Could you retype the passage of the leadership-training interview that starts at "Jon:And I remember" and ends at "to create something."?

# Reading passage
[start]

Jon:And I remember having the conversation with the CEO and saying, look, it doesn't matter how good they know their job if they don't know how to lead people. And she was understanding at that point and basically said all right, but I don't want you to take a lot of time with this, I need you to stay focused operationally. And so I kind of was looking to outsource some of this and I just didn't find anything that I was really comfortable bringing into these frontline leaders that we had. Everything was either dry as dirt, or it was like manipulation more than real leadership, or it was designed for the executive level. There's a lot of materials out there designed for executive leadership, and so I kind of was like you know what? I think I need to create something.
Jon:And as I was creating, I was like you know what? I've kind of been doing this for a lot of years. I had built. One of the programs I'd built in prison was a training course on how to be a facilitator, and so that was your integrity and how you, the energy you bring to class and all those things right, and so it was like this isn't actually that difficult. I just need to plug in all these things that I've already been working on for years and voila, and it went really really well. The first round went well. The second round went even better, but it was kind of at that point where it was like you know, somebody needs to fill this gap. The YouTube was actually where it started and it was like there's got to be better videos than this. I remember looking for a video on how a leader's attitude impacts their team.
Booda:I couldn't find myself like hours that's looking and couldn't find anything.
Jon:That was like yeah, oh, this man, this hits. And I remember going to my boss and I was like look, here's the two videos I found. I don't like them but they're the best. And he's like he's watching's watching me, like yeah, these suck, I'm like I know, I just told you that. And so he spent hours and he went to the CEO and was like this is, and there she I don't know how long she spent, but we did find anything and I was like I can do better than this. I mean, I got a phone Like SML Consultive.
Jon:Sml stands for Servant-Minded Leadership and our heart is to provide training. We call it empowering. The empowerers it's the frontline leaders. You're talking director level and below there's tons of people serving the executive team, but those middle management and frontline leaders that are often promoted because they're operationally or sales wise, they're very sound, but nobody gives them the relational tools to effectively lead their teams, and so you have poor culture. You have people leaving, you have people that are miserable. I've never heard anybody say I'm quitting because I hate the ceo. It's always I hate my boss. Boss sucks, he's a micromanager, she's a jerk, you know whatever. And so we're trying to provide tools to organizations that see and recognize that and basically fill that gap that we needed filled in our organization a few years ago.
Booda:That's incredible man. So you know, as far as you know, sml Consultive and you know you're doing live speaking around the United States. Are you going around the world? Have you gotten?
Jon:there. Yet you know we're almost. It's funny you ask so and I'm glad you brought that back full circle. I got off track a little bit on the speaking side of things, obviously with the SML. There's some speaking there, but I also decided that I had gotten in in my own little sounding chamber and so, for example, you, I come to a place like this and Frank knows me and and people are like, oh, you know, thank you, I appreciate it. You know, blah, blah, blah.

[end]

# Data extract
[start]

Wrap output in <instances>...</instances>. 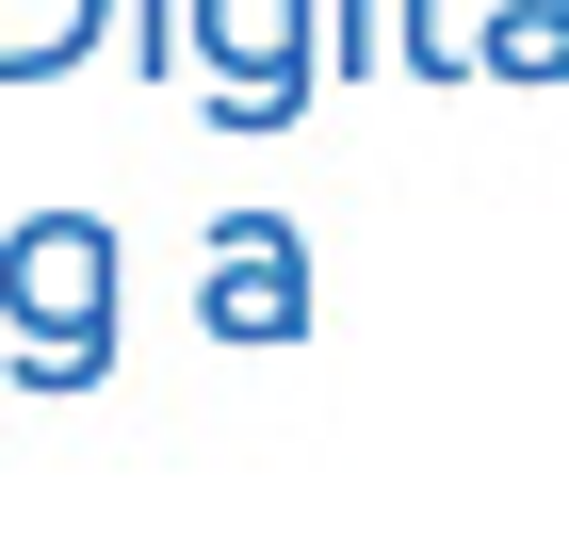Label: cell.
Here are the masks:
<instances>
[{
  "label": "cell",
  "mask_w": 569,
  "mask_h": 553,
  "mask_svg": "<svg viewBox=\"0 0 569 553\" xmlns=\"http://www.w3.org/2000/svg\"><path fill=\"white\" fill-rule=\"evenodd\" d=\"M179 82L212 130H293L326 98V0H179Z\"/></svg>",
  "instance_id": "obj_2"
},
{
  "label": "cell",
  "mask_w": 569,
  "mask_h": 553,
  "mask_svg": "<svg viewBox=\"0 0 569 553\" xmlns=\"http://www.w3.org/2000/svg\"><path fill=\"white\" fill-rule=\"evenodd\" d=\"M0 342H17L33 391H98L114 375V228L98 213L0 228Z\"/></svg>",
  "instance_id": "obj_1"
},
{
  "label": "cell",
  "mask_w": 569,
  "mask_h": 553,
  "mask_svg": "<svg viewBox=\"0 0 569 553\" xmlns=\"http://www.w3.org/2000/svg\"><path fill=\"white\" fill-rule=\"evenodd\" d=\"M131 66H147V82H179V0H131Z\"/></svg>",
  "instance_id": "obj_7"
},
{
  "label": "cell",
  "mask_w": 569,
  "mask_h": 553,
  "mask_svg": "<svg viewBox=\"0 0 569 553\" xmlns=\"http://www.w3.org/2000/svg\"><path fill=\"white\" fill-rule=\"evenodd\" d=\"M375 33H391V66H423V82H472V0H375Z\"/></svg>",
  "instance_id": "obj_6"
},
{
  "label": "cell",
  "mask_w": 569,
  "mask_h": 553,
  "mask_svg": "<svg viewBox=\"0 0 569 553\" xmlns=\"http://www.w3.org/2000/svg\"><path fill=\"white\" fill-rule=\"evenodd\" d=\"M309 228L293 213H228L212 228V260H196V326L212 342H244V358H277V342H309Z\"/></svg>",
  "instance_id": "obj_3"
},
{
  "label": "cell",
  "mask_w": 569,
  "mask_h": 553,
  "mask_svg": "<svg viewBox=\"0 0 569 553\" xmlns=\"http://www.w3.org/2000/svg\"><path fill=\"white\" fill-rule=\"evenodd\" d=\"M472 82H569V0H472Z\"/></svg>",
  "instance_id": "obj_4"
},
{
  "label": "cell",
  "mask_w": 569,
  "mask_h": 553,
  "mask_svg": "<svg viewBox=\"0 0 569 553\" xmlns=\"http://www.w3.org/2000/svg\"><path fill=\"white\" fill-rule=\"evenodd\" d=\"M114 33V0H0V82H66Z\"/></svg>",
  "instance_id": "obj_5"
}]
</instances>
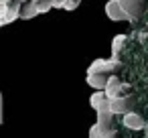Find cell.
<instances>
[{"instance_id": "5b68a950", "label": "cell", "mask_w": 148, "mask_h": 138, "mask_svg": "<svg viewBox=\"0 0 148 138\" xmlns=\"http://www.w3.org/2000/svg\"><path fill=\"white\" fill-rule=\"evenodd\" d=\"M106 14H108L110 21H116V23L130 21V16L126 14V10L122 8V4L118 2V0H108V2H106Z\"/></svg>"}, {"instance_id": "8992f818", "label": "cell", "mask_w": 148, "mask_h": 138, "mask_svg": "<svg viewBox=\"0 0 148 138\" xmlns=\"http://www.w3.org/2000/svg\"><path fill=\"white\" fill-rule=\"evenodd\" d=\"M89 104L95 110V114H99V112H112V104H110L106 91H93L91 97H89Z\"/></svg>"}, {"instance_id": "52a82bcc", "label": "cell", "mask_w": 148, "mask_h": 138, "mask_svg": "<svg viewBox=\"0 0 148 138\" xmlns=\"http://www.w3.org/2000/svg\"><path fill=\"white\" fill-rule=\"evenodd\" d=\"M122 124L128 128V130H146V120L138 114V112H130L126 116H122Z\"/></svg>"}, {"instance_id": "9a60e30c", "label": "cell", "mask_w": 148, "mask_h": 138, "mask_svg": "<svg viewBox=\"0 0 148 138\" xmlns=\"http://www.w3.org/2000/svg\"><path fill=\"white\" fill-rule=\"evenodd\" d=\"M61 2H63V10H75L77 6H79V2H77V0H61Z\"/></svg>"}, {"instance_id": "6da1fadb", "label": "cell", "mask_w": 148, "mask_h": 138, "mask_svg": "<svg viewBox=\"0 0 148 138\" xmlns=\"http://www.w3.org/2000/svg\"><path fill=\"white\" fill-rule=\"evenodd\" d=\"M25 2L23 0H0V25L8 27L16 19H21Z\"/></svg>"}, {"instance_id": "8fae6325", "label": "cell", "mask_w": 148, "mask_h": 138, "mask_svg": "<svg viewBox=\"0 0 148 138\" xmlns=\"http://www.w3.org/2000/svg\"><path fill=\"white\" fill-rule=\"evenodd\" d=\"M126 41H128V37H126V35H116V37L112 39V59L120 61V53H122V49H124Z\"/></svg>"}, {"instance_id": "2e32d148", "label": "cell", "mask_w": 148, "mask_h": 138, "mask_svg": "<svg viewBox=\"0 0 148 138\" xmlns=\"http://www.w3.org/2000/svg\"><path fill=\"white\" fill-rule=\"evenodd\" d=\"M29 2H39V0H29Z\"/></svg>"}, {"instance_id": "5bb4252c", "label": "cell", "mask_w": 148, "mask_h": 138, "mask_svg": "<svg viewBox=\"0 0 148 138\" xmlns=\"http://www.w3.org/2000/svg\"><path fill=\"white\" fill-rule=\"evenodd\" d=\"M35 4H37L39 12L43 14V12H49L53 8V0H39V2H35Z\"/></svg>"}, {"instance_id": "9c48e42d", "label": "cell", "mask_w": 148, "mask_h": 138, "mask_svg": "<svg viewBox=\"0 0 148 138\" xmlns=\"http://www.w3.org/2000/svg\"><path fill=\"white\" fill-rule=\"evenodd\" d=\"M85 81H87V85H91L95 91H106V87H108V81H110V75H87L85 77Z\"/></svg>"}, {"instance_id": "30bf717a", "label": "cell", "mask_w": 148, "mask_h": 138, "mask_svg": "<svg viewBox=\"0 0 148 138\" xmlns=\"http://www.w3.org/2000/svg\"><path fill=\"white\" fill-rule=\"evenodd\" d=\"M89 138H116V128H101L95 122L89 128Z\"/></svg>"}, {"instance_id": "ba28073f", "label": "cell", "mask_w": 148, "mask_h": 138, "mask_svg": "<svg viewBox=\"0 0 148 138\" xmlns=\"http://www.w3.org/2000/svg\"><path fill=\"white\" fill-rule=\"evenodd\" d=\"M118 2L122 4V8L130 16V23L140 19V14H142V0H118Z\"/></svg>"}, {"instance_id": "ac0fdd59", "label": "cell", "mask_w": 148, "mask_h": 138, "mask_svg": "<svg viewBox=\"0 0 148 138\" xmlns=\"http://www.w3.org/2000/svg\"><path fill=\"white\" fill-rule=\"evenodd\" d=\"M77 2H81V0H77Z\"/></svg>"}, {"instance_id": "e0dca14e", "label": "cell", "mask_w": 148, "mask_h": 138, "mask_svg": "<svg viewBox=\"0 0 148 138\" xmlns=\"http://www.w3.org/2000/svg\"><path fill=\"white\" fill-rule=\"evenodd\" d=\"M53 2H59V0H53Z\"/></svg>"}, {"instance_id": "7a4b0ae2", "label": "cell", "mask_w": 148, "mask_h": 138, "mask_svg": "<svg viewBox=\"0 0 148 138\" xmlns=\"http://www.w3.org/2000/svg\"><path fill=\"white\" fill-rule=\"evenodd\" d=\"M120 67V61L116 59H93L91 65L87 67V75H114V71Z\"/></svg>"}, {"instance_id": "3957f363", "label": "cell", "mask_w": 148, "mask_h": 138, "mask_svg": "<svg viewBox=\"0 0 148 138\" xmlns=\"http://www.w3.org/2000/svg\"><path fill=\"white\" fill-rule=\"evenodd\" d=\"M110 104H112V114H114V116H118V114L126 116V114L134 112L136 100H134V95L130 93V95H120L118 100H114V102H110Z\"/></svg>"}, {"instance_id": "7c38bea8", "label": "cell", "mask_w": 148, "mask_h": 138, "mask_svg": "<svg viewBox=\"0 0 148 138\" xmlns=\"http://www.w3.org/2000/svg\"><path fill=\"white\" fill-rule=\"evenodd\" d=\"M39 14H41V12H39V8H37L35 2H25L23 12H21V19H23V21H31V19H35V16H39Z\"/></svg>"}, {"instance_id": "277c9868", "label": "cell", "mask_w": 148, "mask_h": 138, "mask_svg": "<svg viewBox=\"0 0 148 138\" xmlns=\"http://www.w3.org/2000/svg\"><path fill=\"white\" fill-rule=\"evenodd\" d=\"M128 89H130L128 83H122L116 75H110V81H108V87H106V95H108L110 102L118 100V97L124 95V91H128Z\"/></svg>"}, {"instance_id": "4fadbf2b", "label": "cell", "mask_w": 148, "mask_h": 138, "mask_svg": "<svg viewBox=\"0 0 148 138\" xmlns=\"http://www.w3.org/2000/svg\"><path fill=\"white\" fill-rule=\"evenodd\" d=\"M97 124L101 128H114V114L112 112H99L97 114Z\"/></svg>"}]
</instances>
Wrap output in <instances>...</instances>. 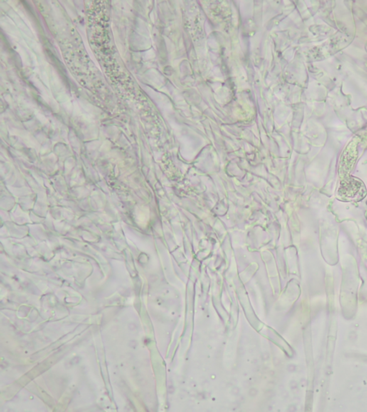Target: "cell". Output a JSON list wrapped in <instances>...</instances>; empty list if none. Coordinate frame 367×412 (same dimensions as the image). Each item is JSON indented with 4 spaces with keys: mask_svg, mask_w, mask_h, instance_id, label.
<instances>
[{
    "mask_svg": "<svg viewBox=\"0 0 367 412\" xmlns=\"http://www.w3.org/2000/svg\"><path fill=\"white\" fill-rule=\"evenodd\" d=\"M361 189V183L358 182L356 180L349 179L341 183L340 187V196H344L348 198H354L358 194V191Z\"/></svg>",
    "mask_w": 367,
    "mask_h": 412,
    "instance_id": "cell-1",
    "label": "cell"
}]
</instances>
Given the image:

[end]

# Expected answer
Jon:And I remember having the conversation with the CEO and saying, look, it doesn't matter how good they know their job if they don't know how to lead people. And she was understanding at that point and basically said all right, but I don't want you to take a lot of time with this, I need you to stay focused operationally. And so I kind of was looking to outsource some of this and I just didn't find anything that I was really comfortable bringing into these frontline leaders that we had. Everything was either dry as dirt, or it was like manipulation more than real leadership, or it was designed for the executive level. There's a lot of materials out there designed for executive leadership, and so I kind of was like you know what? I think I need to create something.